**Exercise**
Each line that holds the string "html" counts once. Say how many such lines the entries have, giving the number only.

□ □ □ □ □

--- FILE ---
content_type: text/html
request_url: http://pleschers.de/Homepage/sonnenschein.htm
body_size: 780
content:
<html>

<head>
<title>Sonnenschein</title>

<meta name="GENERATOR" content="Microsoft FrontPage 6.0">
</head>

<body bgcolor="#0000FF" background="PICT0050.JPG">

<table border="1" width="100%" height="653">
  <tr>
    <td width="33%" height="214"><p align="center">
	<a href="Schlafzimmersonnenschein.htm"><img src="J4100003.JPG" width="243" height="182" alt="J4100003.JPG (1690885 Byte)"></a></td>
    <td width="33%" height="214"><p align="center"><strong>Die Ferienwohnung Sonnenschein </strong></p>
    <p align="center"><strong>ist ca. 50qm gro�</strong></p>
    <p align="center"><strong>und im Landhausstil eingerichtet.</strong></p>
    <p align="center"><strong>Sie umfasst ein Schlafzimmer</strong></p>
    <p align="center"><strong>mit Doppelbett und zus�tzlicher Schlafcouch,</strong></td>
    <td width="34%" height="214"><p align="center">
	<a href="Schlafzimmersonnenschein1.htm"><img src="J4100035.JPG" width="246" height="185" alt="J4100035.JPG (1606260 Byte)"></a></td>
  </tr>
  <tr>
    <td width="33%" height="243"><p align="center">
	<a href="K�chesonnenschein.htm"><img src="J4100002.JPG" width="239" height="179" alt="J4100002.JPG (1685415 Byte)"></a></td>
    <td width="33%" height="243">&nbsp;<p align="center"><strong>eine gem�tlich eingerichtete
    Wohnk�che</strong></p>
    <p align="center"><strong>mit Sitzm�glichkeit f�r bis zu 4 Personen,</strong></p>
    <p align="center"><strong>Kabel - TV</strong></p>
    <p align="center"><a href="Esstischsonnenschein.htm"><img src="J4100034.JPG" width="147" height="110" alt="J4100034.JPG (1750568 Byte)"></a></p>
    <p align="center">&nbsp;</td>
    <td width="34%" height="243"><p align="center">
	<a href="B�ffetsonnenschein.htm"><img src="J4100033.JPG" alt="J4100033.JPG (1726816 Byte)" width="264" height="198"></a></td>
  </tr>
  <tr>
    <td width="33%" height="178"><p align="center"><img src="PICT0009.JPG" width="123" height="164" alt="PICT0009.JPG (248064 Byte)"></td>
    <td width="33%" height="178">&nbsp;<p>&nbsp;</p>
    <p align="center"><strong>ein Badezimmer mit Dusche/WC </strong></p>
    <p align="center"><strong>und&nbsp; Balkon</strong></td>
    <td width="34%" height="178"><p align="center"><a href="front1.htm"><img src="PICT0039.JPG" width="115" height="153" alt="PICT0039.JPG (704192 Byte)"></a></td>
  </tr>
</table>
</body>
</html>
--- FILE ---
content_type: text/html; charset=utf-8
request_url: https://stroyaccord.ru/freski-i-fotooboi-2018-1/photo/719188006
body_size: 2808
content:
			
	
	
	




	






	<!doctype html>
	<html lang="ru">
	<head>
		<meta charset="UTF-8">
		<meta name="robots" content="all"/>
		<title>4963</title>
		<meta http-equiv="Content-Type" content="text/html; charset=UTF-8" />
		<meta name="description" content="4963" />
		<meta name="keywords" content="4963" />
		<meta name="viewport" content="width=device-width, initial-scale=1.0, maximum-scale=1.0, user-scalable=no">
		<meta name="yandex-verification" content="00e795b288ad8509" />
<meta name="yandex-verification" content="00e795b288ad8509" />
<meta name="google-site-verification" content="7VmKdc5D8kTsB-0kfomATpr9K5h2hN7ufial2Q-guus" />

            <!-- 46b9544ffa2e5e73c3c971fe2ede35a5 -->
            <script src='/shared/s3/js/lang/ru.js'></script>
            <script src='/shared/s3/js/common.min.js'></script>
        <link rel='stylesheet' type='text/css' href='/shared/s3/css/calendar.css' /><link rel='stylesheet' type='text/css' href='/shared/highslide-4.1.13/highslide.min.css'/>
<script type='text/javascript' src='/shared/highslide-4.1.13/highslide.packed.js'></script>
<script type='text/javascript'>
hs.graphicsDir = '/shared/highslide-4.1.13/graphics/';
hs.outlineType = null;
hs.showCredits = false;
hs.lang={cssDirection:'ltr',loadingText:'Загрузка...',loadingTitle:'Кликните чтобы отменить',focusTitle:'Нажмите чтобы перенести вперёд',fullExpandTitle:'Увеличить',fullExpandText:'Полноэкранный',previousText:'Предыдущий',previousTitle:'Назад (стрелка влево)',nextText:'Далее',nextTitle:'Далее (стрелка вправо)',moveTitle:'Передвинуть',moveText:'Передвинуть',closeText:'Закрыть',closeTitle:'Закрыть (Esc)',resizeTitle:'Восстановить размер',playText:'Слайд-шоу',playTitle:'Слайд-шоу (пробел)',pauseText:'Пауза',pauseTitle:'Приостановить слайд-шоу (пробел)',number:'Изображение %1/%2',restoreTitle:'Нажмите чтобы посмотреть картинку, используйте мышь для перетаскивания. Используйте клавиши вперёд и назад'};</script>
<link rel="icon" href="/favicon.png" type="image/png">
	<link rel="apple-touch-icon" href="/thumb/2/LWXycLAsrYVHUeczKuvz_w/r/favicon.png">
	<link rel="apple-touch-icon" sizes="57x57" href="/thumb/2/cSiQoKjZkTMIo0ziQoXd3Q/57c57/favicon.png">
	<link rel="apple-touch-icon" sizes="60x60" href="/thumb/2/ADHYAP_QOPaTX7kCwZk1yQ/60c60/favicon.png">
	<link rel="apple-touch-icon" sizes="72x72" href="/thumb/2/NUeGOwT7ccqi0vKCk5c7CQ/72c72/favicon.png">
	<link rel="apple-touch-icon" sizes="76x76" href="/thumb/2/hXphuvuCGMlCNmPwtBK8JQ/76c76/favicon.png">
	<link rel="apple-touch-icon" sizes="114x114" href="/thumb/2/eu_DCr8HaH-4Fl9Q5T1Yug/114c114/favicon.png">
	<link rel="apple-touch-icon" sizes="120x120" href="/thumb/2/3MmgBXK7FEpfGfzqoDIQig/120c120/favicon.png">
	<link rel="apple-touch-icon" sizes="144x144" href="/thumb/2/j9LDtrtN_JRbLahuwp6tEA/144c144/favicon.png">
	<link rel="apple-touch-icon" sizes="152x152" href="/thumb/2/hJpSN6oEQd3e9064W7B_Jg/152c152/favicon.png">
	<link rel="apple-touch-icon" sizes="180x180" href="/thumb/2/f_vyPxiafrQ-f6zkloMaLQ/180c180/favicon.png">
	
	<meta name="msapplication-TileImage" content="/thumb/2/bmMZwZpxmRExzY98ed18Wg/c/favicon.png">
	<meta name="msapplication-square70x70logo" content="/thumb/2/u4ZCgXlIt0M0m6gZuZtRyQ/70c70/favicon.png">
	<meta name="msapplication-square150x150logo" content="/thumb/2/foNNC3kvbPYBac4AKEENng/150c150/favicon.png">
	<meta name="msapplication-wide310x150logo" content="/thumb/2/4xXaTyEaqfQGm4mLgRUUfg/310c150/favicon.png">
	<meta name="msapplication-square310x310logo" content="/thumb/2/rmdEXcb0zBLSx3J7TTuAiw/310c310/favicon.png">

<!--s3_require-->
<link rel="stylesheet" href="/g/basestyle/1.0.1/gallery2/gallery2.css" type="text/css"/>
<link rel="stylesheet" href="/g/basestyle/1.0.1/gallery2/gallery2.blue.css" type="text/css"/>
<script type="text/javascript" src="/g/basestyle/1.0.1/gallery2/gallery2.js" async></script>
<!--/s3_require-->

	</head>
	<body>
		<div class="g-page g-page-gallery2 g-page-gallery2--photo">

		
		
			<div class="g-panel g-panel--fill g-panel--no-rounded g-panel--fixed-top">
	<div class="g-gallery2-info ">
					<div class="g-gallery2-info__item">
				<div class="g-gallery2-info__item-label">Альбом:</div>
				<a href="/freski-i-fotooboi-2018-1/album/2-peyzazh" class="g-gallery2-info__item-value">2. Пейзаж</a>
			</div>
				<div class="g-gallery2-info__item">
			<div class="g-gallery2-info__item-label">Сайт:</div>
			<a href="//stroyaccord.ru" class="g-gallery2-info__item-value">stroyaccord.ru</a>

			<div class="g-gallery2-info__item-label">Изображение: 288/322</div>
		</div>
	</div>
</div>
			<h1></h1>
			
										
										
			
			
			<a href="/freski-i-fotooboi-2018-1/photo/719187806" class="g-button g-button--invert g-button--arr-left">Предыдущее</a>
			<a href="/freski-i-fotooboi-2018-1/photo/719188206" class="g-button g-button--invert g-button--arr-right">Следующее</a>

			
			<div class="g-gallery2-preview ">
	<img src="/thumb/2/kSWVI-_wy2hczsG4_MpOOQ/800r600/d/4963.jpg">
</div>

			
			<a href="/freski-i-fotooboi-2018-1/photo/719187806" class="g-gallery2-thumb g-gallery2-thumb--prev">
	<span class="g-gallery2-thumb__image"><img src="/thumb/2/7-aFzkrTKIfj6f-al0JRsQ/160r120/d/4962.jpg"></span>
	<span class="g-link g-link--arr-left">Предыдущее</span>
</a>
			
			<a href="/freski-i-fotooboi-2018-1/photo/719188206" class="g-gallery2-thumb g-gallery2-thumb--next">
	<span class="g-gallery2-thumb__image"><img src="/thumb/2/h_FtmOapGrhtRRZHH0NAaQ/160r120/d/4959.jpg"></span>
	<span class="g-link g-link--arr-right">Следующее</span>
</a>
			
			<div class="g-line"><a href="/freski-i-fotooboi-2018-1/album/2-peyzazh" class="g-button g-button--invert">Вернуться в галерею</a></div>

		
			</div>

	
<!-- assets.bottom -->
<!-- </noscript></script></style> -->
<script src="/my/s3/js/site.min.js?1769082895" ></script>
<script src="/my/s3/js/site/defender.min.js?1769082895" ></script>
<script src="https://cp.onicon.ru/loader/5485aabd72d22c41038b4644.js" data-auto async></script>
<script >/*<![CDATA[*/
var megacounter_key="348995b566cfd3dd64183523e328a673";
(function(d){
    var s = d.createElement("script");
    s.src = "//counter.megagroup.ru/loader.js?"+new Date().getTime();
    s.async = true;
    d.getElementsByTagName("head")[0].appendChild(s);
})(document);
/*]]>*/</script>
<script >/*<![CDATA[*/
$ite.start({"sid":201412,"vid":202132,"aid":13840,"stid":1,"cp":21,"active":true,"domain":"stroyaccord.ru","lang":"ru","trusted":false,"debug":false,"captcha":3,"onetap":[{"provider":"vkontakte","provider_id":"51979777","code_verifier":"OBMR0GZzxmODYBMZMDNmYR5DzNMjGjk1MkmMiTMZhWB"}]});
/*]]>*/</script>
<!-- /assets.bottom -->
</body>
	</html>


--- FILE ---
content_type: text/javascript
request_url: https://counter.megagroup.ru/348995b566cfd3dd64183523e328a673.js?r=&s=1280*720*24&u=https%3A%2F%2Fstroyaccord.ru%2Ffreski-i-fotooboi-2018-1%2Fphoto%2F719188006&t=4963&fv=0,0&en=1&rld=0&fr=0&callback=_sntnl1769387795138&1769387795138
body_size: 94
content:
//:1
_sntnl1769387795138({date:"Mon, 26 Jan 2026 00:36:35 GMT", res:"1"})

□ □ □ □ □

**Finished exercise**
8